ステーキと思ったら大量のレバーだったというお話です。

 

これも多分、面白おかしく書くつもりだったんでしょうが、それ以上の情報が何も出てこないので次にいきましょう。笑

 

 

IDFミュージアム

これこそが、その“衝撃”の正体です。

 

この日はかなり暑い日で、2月なのに初夏くらいの気温があり、サーフィンしてる人なんかもちらほらいました。

ビーチの近くに◯井アウトレットパーク的なイイ感じの雰囲気の場所を見つけ、「あれ、なんだろー」みたいなノリで行った場所の隣に佇んていた不穏な場所です。

(↑よーくみると既にちらっと見えてる戦車)

 

正式名称、Israel Defense Forces museum、つまり国防軍ミュージアムです。

 

イスラエルといえば軍事大国。

第一次大戦後に世界中に散り散りになっていたユダヤ人が集結し、1948年にイスラエル建国を宣言。

入植時、イスラエルの土地の人口比率は圧倒的にその当時その土地に住んでいたアラブ系民族(パレスチナ人)が多く、当然、紛争になりましたが、少数ながら世界中で鍛えられたイスラエル人は勝ちを重ね、現在のユダヤ人優位の社会が出来上がりました。

その後、重なる移民と安定した出生率から、現在はユダヤ系が約75%。

 

その戦いの最前線で活躍したIDFの武器(国防軍になる前のゲリラ軍時代のものも含む)のミュージアムです。

 

まず、セキュリティチェックが、見たことのない厳しさ。

場所が場所だけに、当たり前っちゃ当たり前ですが。

笑顔で人当たりのいいお兄さんが、態度とは裏腹にポケットというポケットは数センチだとしても全部裏返されてチェックされ、入念な金属探知機検査にかけられます。

 

セキュリティだけで10分近くかかり、入場すると、いきなりお出ましの、戦車。

もう動かないとはいえ、本物の戦車を初めて見ました。(ちなみに外からも丸見え)

 

そうそう、話はそれますが補足として。

イスラエルでは、当たり前のように街中でマシンガンを目にします(もちろん撃たれませんが)。

というの18歳から男女2-3年の兵役があり、兵役中は非番の日でも携帯するか、ロッカーに鍵をかけていれておかなきゃならないというルールがあるそうです。

それに加え、街中には日本では考えられないほどの人数の兵隊さん、警察官(マシンガン装備)がいます。

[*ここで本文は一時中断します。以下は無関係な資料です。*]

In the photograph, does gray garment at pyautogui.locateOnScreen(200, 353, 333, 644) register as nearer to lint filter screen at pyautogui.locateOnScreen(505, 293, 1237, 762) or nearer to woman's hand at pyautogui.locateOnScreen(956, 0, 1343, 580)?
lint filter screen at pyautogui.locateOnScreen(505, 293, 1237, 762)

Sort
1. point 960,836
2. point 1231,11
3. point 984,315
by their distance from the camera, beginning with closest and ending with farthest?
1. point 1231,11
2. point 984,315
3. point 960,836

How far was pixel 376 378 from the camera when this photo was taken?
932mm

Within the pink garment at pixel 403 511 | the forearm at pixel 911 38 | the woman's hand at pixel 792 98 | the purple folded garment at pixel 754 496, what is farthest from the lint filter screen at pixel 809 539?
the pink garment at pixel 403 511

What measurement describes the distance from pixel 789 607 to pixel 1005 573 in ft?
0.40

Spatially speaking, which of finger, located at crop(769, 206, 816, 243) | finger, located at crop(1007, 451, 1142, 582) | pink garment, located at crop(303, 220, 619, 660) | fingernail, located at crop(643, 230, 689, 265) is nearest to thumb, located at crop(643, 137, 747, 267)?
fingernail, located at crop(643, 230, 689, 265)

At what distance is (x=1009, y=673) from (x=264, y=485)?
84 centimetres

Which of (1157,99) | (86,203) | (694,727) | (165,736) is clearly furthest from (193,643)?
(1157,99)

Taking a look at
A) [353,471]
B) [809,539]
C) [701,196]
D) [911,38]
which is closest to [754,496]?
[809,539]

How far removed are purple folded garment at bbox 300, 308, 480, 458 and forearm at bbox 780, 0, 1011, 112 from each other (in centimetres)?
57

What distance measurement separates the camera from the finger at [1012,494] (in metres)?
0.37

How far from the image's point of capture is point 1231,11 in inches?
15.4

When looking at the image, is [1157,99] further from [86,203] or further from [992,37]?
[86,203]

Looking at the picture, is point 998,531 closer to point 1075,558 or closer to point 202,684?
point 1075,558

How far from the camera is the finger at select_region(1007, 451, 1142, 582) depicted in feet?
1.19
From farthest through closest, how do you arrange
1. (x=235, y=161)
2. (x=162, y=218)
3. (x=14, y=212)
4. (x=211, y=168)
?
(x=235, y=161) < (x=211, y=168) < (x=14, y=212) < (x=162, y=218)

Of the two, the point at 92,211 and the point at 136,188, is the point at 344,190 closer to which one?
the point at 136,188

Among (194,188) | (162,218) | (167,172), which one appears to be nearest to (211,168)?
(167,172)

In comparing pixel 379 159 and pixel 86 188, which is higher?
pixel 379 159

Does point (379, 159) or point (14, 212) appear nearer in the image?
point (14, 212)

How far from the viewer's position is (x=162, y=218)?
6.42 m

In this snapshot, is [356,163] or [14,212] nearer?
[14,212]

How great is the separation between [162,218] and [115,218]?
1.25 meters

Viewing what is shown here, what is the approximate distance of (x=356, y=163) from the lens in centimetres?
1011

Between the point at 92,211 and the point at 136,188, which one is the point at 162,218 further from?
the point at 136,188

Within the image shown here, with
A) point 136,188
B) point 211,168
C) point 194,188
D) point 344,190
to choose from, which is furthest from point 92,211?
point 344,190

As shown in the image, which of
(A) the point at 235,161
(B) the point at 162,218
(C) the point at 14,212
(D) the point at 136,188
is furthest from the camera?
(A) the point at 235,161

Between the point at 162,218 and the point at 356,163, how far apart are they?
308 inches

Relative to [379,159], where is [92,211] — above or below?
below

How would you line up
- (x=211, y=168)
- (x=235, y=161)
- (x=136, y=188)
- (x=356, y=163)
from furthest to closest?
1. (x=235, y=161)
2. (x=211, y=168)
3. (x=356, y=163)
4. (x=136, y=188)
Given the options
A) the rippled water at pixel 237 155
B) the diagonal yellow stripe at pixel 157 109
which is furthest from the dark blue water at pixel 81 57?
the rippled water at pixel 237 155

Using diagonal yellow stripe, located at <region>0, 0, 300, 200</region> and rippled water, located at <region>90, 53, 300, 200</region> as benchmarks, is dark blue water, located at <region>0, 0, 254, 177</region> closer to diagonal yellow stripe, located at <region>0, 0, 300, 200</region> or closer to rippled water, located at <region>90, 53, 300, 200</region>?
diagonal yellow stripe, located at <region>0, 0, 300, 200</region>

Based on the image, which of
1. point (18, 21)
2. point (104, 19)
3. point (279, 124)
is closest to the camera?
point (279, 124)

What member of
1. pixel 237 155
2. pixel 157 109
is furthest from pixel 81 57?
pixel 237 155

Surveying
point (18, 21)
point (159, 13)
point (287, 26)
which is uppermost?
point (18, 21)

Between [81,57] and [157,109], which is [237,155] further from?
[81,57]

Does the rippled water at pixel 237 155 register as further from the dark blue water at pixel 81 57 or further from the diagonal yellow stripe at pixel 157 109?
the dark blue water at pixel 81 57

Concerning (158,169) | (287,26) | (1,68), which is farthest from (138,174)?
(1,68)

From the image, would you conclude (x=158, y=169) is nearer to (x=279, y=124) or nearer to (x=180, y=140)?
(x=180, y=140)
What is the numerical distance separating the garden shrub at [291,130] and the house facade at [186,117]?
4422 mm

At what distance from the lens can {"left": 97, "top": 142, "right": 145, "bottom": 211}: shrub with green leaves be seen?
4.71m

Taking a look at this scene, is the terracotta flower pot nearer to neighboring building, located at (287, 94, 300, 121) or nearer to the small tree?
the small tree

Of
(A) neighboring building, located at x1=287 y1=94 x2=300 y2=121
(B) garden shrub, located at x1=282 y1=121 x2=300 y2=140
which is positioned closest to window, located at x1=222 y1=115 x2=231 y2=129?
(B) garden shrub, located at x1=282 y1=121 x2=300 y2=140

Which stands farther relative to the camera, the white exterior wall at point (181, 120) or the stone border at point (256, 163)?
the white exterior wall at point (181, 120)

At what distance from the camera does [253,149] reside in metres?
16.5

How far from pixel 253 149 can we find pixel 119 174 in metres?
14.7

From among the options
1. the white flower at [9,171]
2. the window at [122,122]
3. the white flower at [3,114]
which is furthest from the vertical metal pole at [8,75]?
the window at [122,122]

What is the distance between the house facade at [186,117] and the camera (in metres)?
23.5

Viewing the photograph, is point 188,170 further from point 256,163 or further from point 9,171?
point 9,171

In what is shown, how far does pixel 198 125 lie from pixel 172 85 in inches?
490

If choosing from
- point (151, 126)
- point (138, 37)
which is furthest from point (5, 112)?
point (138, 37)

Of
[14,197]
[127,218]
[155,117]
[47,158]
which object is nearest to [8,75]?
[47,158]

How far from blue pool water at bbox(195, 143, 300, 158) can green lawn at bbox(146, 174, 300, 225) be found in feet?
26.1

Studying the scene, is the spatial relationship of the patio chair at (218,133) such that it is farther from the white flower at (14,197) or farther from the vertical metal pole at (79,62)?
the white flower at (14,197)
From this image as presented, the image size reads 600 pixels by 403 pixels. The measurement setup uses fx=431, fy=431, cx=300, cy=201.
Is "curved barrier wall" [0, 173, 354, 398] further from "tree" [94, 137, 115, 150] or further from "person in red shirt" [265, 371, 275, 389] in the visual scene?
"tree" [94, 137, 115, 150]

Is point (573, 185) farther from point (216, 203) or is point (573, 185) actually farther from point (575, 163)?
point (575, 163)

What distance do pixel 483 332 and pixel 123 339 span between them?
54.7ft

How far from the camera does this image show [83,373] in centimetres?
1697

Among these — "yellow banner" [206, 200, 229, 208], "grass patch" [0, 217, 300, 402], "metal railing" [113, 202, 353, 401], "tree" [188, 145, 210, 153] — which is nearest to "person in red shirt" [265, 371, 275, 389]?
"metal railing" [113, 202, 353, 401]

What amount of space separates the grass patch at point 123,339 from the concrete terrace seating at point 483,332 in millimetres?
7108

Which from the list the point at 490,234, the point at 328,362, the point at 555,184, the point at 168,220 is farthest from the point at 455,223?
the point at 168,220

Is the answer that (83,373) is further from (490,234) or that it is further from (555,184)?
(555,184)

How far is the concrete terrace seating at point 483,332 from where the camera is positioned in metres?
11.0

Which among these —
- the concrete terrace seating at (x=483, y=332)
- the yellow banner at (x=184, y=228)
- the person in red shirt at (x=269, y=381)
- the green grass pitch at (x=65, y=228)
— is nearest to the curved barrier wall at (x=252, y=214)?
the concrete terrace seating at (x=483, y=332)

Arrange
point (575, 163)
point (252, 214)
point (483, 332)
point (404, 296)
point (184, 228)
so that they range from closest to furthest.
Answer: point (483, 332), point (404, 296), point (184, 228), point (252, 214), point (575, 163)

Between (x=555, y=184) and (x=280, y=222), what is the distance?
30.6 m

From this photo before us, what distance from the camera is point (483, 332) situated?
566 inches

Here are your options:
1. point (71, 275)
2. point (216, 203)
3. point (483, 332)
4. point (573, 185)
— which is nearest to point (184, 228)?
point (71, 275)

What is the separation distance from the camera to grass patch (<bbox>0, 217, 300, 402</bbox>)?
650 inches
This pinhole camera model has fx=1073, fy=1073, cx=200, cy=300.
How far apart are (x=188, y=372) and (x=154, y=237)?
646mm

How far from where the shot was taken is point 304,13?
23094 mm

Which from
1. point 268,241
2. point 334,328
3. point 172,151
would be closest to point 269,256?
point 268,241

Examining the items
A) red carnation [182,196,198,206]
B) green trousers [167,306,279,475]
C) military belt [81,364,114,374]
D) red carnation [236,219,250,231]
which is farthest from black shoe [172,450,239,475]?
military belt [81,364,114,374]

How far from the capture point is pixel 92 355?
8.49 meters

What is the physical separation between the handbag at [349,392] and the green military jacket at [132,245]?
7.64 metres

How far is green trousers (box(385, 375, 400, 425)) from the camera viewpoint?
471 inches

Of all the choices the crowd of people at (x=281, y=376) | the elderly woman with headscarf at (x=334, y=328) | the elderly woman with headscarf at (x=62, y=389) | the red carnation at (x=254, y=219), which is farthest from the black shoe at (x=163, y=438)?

場所によってはリアルに、100mあるいたら一人くらいの間隔でいます。

なのでこの時点で、感覚が狂い始めていたのですが、その極め付けが戦車でした。

 

奥に入ると、時系列順に、つまりイスラエル建国以前、ユダヤ人がまだイギリス領パレスチナという名前のアラブ国にいるいちコミュニティに過ぎなかった時のゲリラ軍の様子がわかる展示物がありました。

イギリス軍の検問を避け、アラブ人と戦うためにどうやって武器を隠したか、またどんな国から輸入したかなど。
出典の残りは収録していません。